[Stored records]
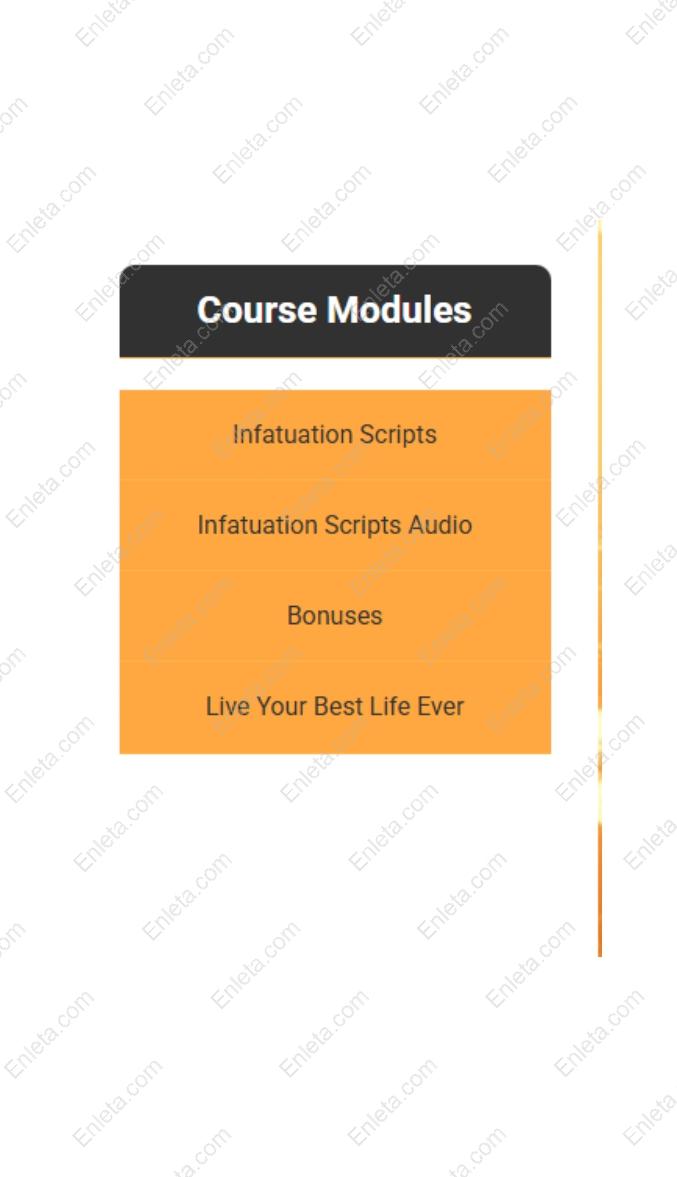 Course Modules

Infatuation Scripts

Infatuation Scripts Audio

Bonuses

Live Your Best Life Ever

Enleta.com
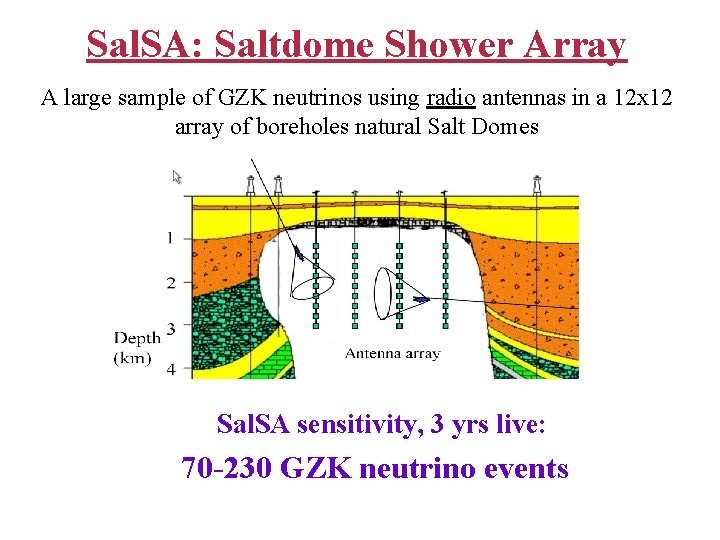 SalSA: Saltdome Shower Array

A large sample of GZK neutrinos using radio antennas in a 12x12 array of boreholes natural Salt Domes

1
2
3
4
Depth (km)
Antenna array

SalSA sensitivity, 3 yrs live:

70-230 GZK neutrino events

• Requirement:
Report every line above that has the string "Scripts" in it.

• Result of this task:
Infatuation Scripts
Infatuation Scripts Audio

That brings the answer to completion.